◆ Instructions to follow ◆
Update the material from the line with "How separated are" through the end, replacing "pine forest" with "conifer forest" and leaving all else unchanged.
-- Start Given data --
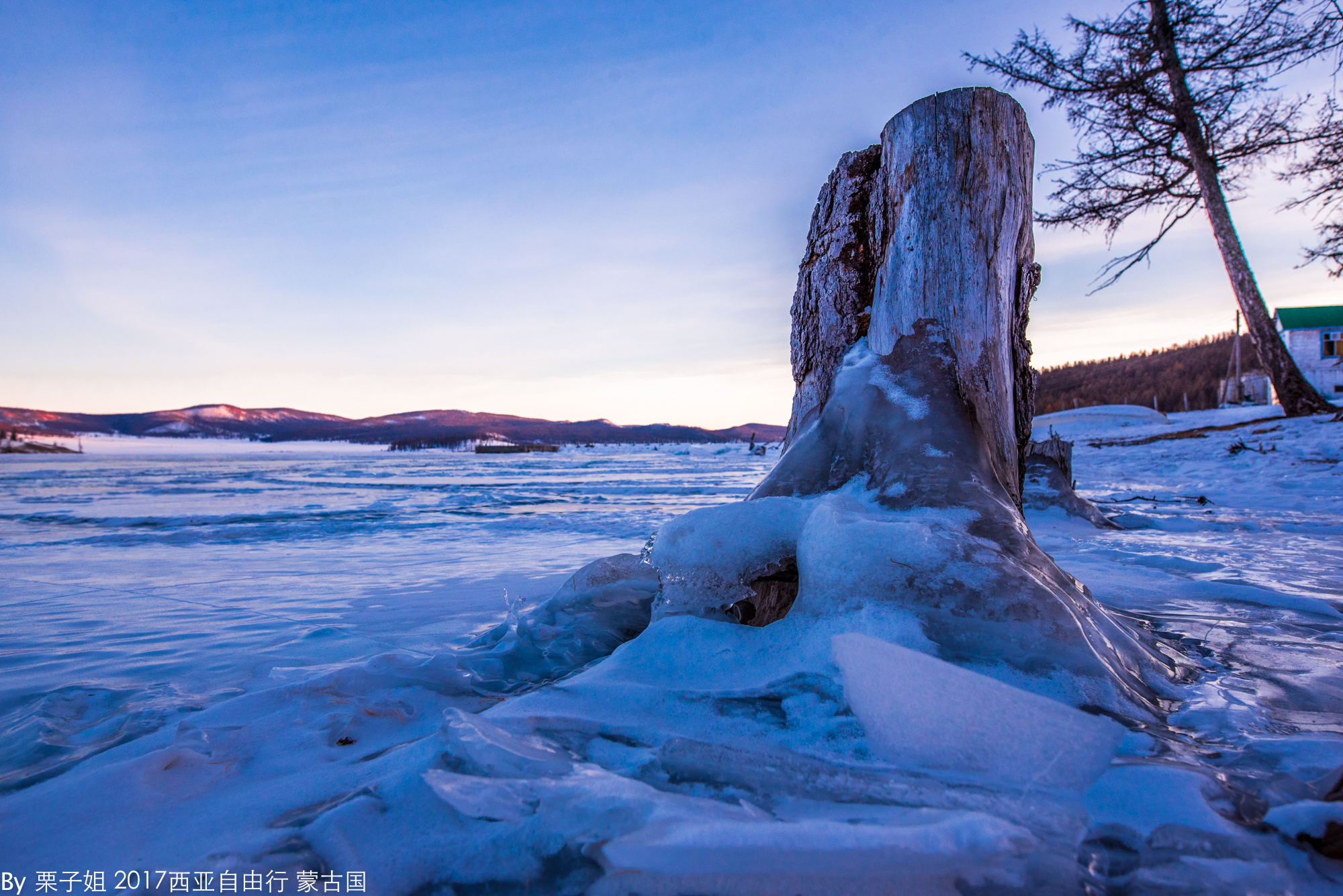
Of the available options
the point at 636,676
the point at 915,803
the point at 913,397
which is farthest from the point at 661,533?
the point at 915,803

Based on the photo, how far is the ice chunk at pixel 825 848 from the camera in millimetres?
797

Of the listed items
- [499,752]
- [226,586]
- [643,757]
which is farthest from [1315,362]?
[226,586]

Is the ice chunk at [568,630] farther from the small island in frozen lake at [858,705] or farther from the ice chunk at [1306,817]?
the ice chunk at [1306,817]

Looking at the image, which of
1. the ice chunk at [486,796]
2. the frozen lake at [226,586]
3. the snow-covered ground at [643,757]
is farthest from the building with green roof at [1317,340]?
the ice chunk at [486,796]

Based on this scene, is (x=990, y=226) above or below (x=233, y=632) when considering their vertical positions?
above

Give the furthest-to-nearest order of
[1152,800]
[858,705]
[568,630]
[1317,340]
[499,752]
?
1. [1317,340]
2. [568,630]
3. [858,705]
4. [499,752]
5. [1152,800]

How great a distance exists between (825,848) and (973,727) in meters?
0.47

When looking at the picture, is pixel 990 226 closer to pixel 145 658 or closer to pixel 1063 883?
pixel 1063 883

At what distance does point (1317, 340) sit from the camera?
73.9 feet

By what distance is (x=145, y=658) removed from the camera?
2.00 meters

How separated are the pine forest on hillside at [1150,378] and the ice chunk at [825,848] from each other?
1191 inches

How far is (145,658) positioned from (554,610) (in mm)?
1352

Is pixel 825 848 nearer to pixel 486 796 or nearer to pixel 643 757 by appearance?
pixel 643 757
-- End Given data --
◆ Output for this task ◆
How separated are the conifer forest on hillside at [1150,378] and the ice chunk at [825,848] from each other?
1191 inches

How far is (145,658) positioned from (554,610) (in mm)?
1352

Is pixel 825 848 nearer to pixel 486 796 or nearer to pixel 643 757 by appearance?
pixel 643 757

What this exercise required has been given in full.